Au-delà du signal : implications cliniques et tolérance
L’observation d’érosions dès la première évaluation IRM dans les deux phénotypes cliniques interpelle sur le potentiel destructeur de ces toxicités, même en l’absence d’articulation cliniquement gonflée. Les patients classés « arthrite périphérique » ont le plus souvent recours aux corticoïdes (initial et prolongé), et 4 sur 5 des prescriptions de DMARD (classiques ou ciblés) surviennent dans ce groupe, suggérant un profil plus sévère et plus exigeant en immunomodulation. À l’inverse, les tableaux pseudo-polyarthrite rhizomélique-like isolés sont moins consommateurs de DMARD, bien que les chevauchements soient fréquents et susceptibles d’évoluer vers des formes périphériques.
L’absence de différence de charge inflammatoire IRM entre « arthralgie » et « arthrite » remet en question une stratégie qui réserverait l’immunosuppression aux seuls patients avec synovite objectivée à l’examen, et plaide pour intégrer l’imagerie lorsque la symptomatologie est sévère ou invalidante. Toutefois, toute décision d’escalade thérapeutique doit équilibrer contrôle de la toxicité et préservation de l’efficacité antitumorale.
Cartographier l’inflammation pour mieux décider
Il s’agit d’une étude prospective monocentrique, avec lectures en aveugle et un protocole d’IRM corps entier couvrant membres, ceintures, rachis et structures péri-articulaires, comparée à des témoins sains appariés d’âge. La méthodologie renforce la validité interne pour caractériser le potentiel lésionnel sous immunothérapie ; la diversité tumorale et thérapeutique reflète la vraie vie, mais la recrutement spécialisé (rhumatologie de recours) peut sur-représenter des formes inflammatoires franches. Le nombre de malades et la durée de suivi limitent l’estimation des trajectoires à long terme et des corrélats pronostiques (destruction, chronicité), et invitent à des validations externes multicentriques.

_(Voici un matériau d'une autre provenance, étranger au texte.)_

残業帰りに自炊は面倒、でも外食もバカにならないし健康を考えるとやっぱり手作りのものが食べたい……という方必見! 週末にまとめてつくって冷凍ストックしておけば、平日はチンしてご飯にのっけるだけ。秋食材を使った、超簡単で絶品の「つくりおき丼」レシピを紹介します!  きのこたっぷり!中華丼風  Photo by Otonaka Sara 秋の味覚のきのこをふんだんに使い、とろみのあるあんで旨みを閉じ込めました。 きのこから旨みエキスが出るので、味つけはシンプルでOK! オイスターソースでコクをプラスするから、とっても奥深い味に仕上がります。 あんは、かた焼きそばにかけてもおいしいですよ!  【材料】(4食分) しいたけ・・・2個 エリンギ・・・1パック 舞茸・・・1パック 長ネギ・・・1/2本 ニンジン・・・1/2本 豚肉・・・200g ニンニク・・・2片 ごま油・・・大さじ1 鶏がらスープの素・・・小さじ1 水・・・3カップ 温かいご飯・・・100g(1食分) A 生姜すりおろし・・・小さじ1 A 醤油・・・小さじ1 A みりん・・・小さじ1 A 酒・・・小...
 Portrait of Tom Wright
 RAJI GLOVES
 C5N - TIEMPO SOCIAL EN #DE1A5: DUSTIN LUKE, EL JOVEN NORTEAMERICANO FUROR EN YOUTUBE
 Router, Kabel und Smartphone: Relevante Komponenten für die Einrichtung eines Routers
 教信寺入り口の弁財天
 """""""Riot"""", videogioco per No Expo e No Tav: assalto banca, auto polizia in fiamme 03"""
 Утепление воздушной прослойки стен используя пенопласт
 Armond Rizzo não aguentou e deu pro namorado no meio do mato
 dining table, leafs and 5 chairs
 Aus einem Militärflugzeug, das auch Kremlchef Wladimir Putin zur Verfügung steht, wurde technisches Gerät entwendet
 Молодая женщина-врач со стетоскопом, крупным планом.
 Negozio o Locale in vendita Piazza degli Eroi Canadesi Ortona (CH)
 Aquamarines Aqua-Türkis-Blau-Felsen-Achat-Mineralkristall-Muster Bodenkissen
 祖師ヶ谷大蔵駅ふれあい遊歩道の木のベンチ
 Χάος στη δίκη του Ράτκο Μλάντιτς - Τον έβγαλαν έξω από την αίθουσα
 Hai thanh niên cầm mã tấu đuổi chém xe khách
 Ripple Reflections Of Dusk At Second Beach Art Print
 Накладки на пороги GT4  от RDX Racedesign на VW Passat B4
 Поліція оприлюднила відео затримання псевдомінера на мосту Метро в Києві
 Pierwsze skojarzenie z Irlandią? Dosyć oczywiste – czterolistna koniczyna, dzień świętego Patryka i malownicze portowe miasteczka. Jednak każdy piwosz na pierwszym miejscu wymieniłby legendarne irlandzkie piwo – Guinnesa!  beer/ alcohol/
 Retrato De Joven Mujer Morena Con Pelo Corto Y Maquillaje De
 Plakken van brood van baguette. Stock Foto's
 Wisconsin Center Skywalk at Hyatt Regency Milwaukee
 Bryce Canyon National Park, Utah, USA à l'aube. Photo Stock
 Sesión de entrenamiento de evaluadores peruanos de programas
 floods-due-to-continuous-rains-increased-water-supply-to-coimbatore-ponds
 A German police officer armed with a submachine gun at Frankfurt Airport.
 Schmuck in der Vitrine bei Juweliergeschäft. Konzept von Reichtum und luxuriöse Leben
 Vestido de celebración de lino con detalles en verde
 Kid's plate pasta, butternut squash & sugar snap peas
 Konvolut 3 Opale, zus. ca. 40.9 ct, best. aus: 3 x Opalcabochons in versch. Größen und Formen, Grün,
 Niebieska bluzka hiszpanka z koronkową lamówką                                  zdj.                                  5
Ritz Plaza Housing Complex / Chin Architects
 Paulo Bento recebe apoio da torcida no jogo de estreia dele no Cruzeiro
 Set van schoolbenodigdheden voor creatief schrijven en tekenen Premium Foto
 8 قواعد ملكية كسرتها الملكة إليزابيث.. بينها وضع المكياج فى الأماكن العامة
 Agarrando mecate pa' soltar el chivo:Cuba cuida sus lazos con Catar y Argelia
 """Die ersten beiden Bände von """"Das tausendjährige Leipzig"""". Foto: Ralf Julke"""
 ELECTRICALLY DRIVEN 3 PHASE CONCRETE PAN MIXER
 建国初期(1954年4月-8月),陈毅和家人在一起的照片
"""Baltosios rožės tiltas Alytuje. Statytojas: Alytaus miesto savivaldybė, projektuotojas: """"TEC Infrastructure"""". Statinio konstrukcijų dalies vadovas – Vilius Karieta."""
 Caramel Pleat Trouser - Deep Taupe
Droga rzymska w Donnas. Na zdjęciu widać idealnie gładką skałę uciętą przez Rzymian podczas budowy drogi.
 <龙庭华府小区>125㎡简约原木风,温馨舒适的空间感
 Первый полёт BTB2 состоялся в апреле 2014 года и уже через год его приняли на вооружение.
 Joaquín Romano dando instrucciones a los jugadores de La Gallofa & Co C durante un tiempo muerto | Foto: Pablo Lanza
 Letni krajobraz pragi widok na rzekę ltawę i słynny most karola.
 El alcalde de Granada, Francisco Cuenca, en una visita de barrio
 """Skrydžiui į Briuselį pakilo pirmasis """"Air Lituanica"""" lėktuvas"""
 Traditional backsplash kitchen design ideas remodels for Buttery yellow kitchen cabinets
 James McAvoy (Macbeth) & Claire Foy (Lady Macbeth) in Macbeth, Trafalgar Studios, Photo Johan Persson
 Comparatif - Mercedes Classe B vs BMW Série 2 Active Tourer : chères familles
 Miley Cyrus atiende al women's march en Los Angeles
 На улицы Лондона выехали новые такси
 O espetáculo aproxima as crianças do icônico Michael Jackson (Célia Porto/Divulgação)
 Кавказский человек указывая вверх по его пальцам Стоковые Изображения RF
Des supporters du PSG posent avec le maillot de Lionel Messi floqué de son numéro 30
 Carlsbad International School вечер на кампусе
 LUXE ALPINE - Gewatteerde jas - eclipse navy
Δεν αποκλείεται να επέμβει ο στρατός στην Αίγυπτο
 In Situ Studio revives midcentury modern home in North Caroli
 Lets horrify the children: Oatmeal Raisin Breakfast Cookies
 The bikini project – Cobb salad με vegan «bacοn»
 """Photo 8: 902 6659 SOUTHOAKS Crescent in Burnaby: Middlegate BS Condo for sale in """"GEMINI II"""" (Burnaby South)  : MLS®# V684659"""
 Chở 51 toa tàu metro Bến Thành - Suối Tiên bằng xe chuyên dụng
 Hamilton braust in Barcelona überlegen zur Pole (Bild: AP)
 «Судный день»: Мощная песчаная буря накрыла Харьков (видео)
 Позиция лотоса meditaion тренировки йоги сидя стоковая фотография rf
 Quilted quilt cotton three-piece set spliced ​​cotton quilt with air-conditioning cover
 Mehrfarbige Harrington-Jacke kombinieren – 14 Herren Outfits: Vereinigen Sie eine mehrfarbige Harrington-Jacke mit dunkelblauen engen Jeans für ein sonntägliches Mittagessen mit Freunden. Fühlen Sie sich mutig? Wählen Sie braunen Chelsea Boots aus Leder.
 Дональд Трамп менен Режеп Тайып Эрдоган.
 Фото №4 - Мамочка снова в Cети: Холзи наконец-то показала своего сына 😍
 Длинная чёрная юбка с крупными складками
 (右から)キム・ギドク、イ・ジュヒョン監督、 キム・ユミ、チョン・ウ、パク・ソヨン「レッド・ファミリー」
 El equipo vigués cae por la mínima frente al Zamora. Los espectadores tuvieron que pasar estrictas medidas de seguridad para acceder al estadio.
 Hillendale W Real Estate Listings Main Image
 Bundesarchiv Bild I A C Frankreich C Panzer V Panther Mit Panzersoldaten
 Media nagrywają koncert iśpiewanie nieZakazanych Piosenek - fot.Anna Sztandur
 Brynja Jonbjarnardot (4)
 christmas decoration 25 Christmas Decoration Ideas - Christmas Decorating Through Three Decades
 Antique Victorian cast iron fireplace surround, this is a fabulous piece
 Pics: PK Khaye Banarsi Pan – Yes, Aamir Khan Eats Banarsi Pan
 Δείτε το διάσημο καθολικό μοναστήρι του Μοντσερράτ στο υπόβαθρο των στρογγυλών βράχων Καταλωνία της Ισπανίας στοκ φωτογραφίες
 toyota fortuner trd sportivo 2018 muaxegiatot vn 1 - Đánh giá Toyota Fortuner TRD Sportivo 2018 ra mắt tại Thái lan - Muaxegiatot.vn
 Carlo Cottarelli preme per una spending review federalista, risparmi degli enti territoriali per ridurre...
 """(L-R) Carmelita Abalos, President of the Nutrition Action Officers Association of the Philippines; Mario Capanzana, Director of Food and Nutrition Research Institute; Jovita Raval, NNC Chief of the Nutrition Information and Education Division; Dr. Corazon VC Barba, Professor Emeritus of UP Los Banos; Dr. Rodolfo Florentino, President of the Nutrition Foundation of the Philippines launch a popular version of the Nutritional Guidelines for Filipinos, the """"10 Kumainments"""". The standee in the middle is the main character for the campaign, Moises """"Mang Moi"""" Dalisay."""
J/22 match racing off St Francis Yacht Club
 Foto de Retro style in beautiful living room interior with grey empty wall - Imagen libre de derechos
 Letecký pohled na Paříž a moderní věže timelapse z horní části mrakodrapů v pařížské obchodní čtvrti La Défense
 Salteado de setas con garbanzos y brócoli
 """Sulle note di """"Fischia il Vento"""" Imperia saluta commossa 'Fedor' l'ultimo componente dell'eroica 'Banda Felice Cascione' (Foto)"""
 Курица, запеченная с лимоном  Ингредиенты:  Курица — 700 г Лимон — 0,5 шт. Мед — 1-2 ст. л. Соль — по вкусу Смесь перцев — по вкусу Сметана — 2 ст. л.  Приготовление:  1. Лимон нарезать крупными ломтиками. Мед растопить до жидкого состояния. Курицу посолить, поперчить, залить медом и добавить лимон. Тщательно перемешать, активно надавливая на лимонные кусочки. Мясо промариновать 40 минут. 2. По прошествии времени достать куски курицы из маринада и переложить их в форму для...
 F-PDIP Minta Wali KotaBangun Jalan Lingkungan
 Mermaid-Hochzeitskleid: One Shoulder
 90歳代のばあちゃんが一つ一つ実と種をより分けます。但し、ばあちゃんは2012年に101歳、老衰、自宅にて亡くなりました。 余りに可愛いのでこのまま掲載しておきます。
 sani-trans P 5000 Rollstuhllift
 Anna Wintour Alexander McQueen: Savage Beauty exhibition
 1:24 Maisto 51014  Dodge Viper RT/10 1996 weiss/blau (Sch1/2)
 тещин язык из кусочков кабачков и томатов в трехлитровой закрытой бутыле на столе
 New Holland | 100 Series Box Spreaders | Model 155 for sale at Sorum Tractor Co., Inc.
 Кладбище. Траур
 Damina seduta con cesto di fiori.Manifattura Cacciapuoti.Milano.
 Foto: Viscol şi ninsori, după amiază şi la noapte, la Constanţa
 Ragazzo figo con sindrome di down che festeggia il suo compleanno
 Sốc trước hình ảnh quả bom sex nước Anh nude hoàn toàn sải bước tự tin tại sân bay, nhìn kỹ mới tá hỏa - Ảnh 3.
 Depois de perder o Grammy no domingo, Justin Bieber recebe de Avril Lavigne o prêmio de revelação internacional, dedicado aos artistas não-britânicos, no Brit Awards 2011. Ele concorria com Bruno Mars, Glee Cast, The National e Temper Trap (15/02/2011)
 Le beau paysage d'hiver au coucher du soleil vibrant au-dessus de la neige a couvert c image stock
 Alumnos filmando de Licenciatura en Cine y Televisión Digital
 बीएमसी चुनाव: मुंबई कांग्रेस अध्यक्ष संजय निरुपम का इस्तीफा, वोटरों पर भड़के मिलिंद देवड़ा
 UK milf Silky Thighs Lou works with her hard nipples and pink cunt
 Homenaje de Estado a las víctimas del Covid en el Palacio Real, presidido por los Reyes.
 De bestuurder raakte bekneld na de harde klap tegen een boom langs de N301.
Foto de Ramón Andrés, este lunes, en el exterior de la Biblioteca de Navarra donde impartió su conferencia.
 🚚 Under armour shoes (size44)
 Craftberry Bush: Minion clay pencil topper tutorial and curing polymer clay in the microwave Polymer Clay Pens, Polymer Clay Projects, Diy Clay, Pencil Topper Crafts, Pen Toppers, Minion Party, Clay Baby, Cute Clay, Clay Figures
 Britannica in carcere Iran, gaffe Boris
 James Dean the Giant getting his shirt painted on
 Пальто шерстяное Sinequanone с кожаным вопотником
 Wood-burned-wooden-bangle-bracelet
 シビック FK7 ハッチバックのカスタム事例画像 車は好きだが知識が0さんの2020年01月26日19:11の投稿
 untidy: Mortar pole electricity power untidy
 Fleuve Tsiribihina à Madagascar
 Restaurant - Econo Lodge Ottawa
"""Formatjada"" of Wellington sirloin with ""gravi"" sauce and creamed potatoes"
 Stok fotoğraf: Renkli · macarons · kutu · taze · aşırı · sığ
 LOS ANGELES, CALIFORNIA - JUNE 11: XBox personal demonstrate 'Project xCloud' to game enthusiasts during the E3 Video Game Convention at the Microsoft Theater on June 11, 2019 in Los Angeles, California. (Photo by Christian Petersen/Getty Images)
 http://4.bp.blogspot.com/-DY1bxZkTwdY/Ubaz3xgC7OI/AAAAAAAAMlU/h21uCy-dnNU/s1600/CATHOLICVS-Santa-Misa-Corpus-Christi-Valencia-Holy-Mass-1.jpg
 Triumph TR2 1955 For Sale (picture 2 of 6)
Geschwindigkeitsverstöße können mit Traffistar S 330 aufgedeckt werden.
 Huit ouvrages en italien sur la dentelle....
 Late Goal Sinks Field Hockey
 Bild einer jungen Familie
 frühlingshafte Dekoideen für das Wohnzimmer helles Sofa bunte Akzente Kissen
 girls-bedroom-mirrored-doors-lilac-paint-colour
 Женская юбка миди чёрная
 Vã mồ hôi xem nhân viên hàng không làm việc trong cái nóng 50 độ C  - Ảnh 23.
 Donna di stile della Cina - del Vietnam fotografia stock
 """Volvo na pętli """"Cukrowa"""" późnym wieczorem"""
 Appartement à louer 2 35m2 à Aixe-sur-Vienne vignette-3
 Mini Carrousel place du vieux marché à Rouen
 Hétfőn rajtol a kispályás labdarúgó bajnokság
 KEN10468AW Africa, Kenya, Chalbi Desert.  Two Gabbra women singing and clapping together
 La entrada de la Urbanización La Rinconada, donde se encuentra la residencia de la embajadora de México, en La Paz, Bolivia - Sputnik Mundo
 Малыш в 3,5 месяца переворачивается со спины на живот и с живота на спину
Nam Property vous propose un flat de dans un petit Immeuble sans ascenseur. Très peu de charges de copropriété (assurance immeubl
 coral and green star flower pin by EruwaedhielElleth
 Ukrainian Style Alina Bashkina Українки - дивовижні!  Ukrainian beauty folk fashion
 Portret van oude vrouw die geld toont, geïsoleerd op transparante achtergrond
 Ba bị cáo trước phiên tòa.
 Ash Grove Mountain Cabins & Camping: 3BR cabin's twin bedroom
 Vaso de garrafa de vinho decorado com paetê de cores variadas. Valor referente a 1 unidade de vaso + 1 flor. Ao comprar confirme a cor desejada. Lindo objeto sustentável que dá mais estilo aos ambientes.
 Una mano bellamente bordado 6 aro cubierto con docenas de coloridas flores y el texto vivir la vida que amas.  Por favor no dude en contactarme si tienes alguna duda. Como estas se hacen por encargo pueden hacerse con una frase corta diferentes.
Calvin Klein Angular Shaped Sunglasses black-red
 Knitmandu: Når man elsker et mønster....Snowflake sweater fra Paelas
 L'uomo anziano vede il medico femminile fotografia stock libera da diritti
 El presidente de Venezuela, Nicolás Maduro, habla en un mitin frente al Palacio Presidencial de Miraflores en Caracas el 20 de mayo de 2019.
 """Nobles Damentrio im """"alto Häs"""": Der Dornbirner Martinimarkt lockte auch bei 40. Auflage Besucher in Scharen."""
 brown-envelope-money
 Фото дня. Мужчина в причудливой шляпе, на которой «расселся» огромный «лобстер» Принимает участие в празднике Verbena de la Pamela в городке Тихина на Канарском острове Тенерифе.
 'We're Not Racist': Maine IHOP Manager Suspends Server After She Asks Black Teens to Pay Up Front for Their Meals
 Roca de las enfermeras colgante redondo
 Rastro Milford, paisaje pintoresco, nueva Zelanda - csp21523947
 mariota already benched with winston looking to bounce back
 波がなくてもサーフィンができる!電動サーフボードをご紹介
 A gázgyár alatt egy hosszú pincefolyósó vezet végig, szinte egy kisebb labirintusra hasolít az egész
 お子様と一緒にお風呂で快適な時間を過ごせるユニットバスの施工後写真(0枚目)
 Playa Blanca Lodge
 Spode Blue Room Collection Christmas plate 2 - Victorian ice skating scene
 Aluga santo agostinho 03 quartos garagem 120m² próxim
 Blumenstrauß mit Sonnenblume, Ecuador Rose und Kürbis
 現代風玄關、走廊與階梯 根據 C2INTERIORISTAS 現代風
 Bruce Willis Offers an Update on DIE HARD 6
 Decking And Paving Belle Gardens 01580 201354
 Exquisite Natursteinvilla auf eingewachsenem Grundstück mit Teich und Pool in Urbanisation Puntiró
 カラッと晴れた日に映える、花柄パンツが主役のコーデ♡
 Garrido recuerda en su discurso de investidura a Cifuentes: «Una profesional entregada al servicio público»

Selon un commentaire d’expert associé, ces résultats soutiennent trois inflexions stratégiques. Il est tout d’abord nécessaire d’abaisser le seuil d’imagerie (idéalement IRM corps entier ou, à défaut, protocoles régionaux ciblant épaules, poignets et mains) chez les patients avec arthralgies sévères post-immunothérapie. Il faut ensuite stratifier la prise en charge selon le pattern IRM en anticipant les besoins supplémentaires en DMARD dans les formes périphériques étendues. Enfin, il est nécessaire de co-décider avec l’oncologue en documentant objectivement l’inflammation (IRM ou échographie) pour ajuster au plus juste corticoïdes et DMARD sans compromettre la réponse tumorale.
Les priorités de recherche incluent une classification fondée sur l’imagerie et la biologie, l’évaluation de seuils IRM prédictifs de réponse/chronification, et des essais contrôlés testant parcours thérapeutiques gradués intégrant l’IRM précoce.